*Supplied passage:*
╔══

Profile
Legal Structure
Faisalabad Electric Supply
Company Limited ("FESCO" or "the Company") is a public limited company incorporated
on March 21, 1998, under the Companies Ordinance, 1984 (now the Companies Act,
2017). The Company’s registered office is located on West Canal Road,
Abdullahpur, Faisalabad. FESCO operates various 132-KV and 66-KV grid stations
and maintains offices across eight districts of Central Punjab.
Background
FESCO is established by taking over all properties,
rights, assets, liabilities, and obligations of the Faisalabad Area Electricity
Board (FAEB), which was previously part of the Pakistan Water and Power
Development Authority (WAPDA). The transfer also included other specified
assets and liabilities as mutually agreed.
Prior to the amendment of the
NEPRA Act in May 2018, the electricity distribution function encompassed both
the physical infrastructure (commonly referred to as the wire business) and the
sale of electricity to end-consumers. However, the NEPRA (Amendment) Act, 2018,
introduced a structural change by separating the sale of electricity from the
distribution function. FESCO currently distributes and supplies electricity to approximately
5.7 million customers within its licensed territory, serving a population of over 26 million.
Operations
The principal activity of the
Company is the distribution and supply of electricity to the public within its
defined geographical boundaries. This activity is carried out under a
Distribution and Electric Supply License granted by the NEPRA in accordance with the Regulation of Generation, Transmission and
Distribution of Electric Power Act, 1997 (NEPRA Act). The Company’s
geographical service area comprises eight districts of Central Punjab, namely:
Faisalabad, Sargodha, Mianwali, Khushab, Jhang, Bhakkar, Toba Tek Singh, and
Chiniot.
Ownership
Ownership Structure
FESCO is wholly owned by the
Government of Pakistan (GOP) through the Ministry of Energy (Power Division), with
its shares registered in the name of the President of Pakistan.
Stability
FESCO has remained under the ownership of the
GOP. Despite this continued public ownership, the privatization of FESCO
has been part of the government’s broader policy agenda for several decades.

╚══

*Task instructions:*
A: List the districts named in the FESCO profile as making up the company's service area.
B: Pick up the FESCO profile after its final sentence and keep writing.

*Material:*
╔══

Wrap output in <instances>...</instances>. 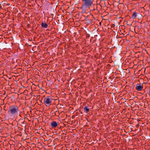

╚══

*Answers for this exercise:*
A: Faisalabad, Sargodha, Mianwali, Khushab, Jhang, Bhakkar, Toba Tek Singh, Chiniot

B:
The process was initiated when
the Council of Common Interest (CCI) approved the phased privatization of
thermal power generation units (GENCOs) and distribution companies (DISCOs) on
12 September 1993. This policy direction was reaffirmed by the Cabinet
Committee on Privatization (CCOP) on 17 February 2009 and subsequently ratified
by the Federal Cabinet on 06 January 2010. Further support came from the
President and Prime Minister of Pakistan during a presentation by the Ministry
of Privatization on 22 November 2010, with final ratification by the CCI on 28
April 2011.
In October 2013, CCOP included
FESCO among 68 Public Sector Enterprises (PSEs) identified for privatization.
Initially, on 02 November 2015, the Privatization Commission (PC) invited
Expressions of Interest (EOIs) for a strategic sale of 74% of FESCO's shareholding,
along with management control. However, due to strong opposition from various
stakeholders, the Government reconsidered its approach, shifting from strategic
sale to divestment through capital markets, while retaining management and
majority ownership.
Accordingly, in its meeting held
on 14 July 2016, CCOP approved the initiation of the Initial Public Offering
(IPO) process to list a portion of FESCO’s shares on the stock exchange. The
IPO aimed to improve transparency, broaden public ownership, and strengthen
corporate governance without compromising Government control.
Later, in light of the financial
challenges in the power sector, including circular debt and operational
inefficiencies, the Privatization Commission, in its meeting on 02 October
2017, revisited the privatization approach and recommended returning to the
strategic sale model.
Most recently, the Ministry of
Energy (Power Division) reaffirmed the GOP’s commitment to privatization
through notification dated 30 July 2024, and in a subsequent letter dated 28
August 2024, directed FESCO, along with few other distribution companies, to
compile preliminary information to facilitate the privatization process. While
FESCO remains under full Government ownership, its inclusion in successive
privatization agendas reflects an ongoing commitment to reform and
restructuring within the energy sector.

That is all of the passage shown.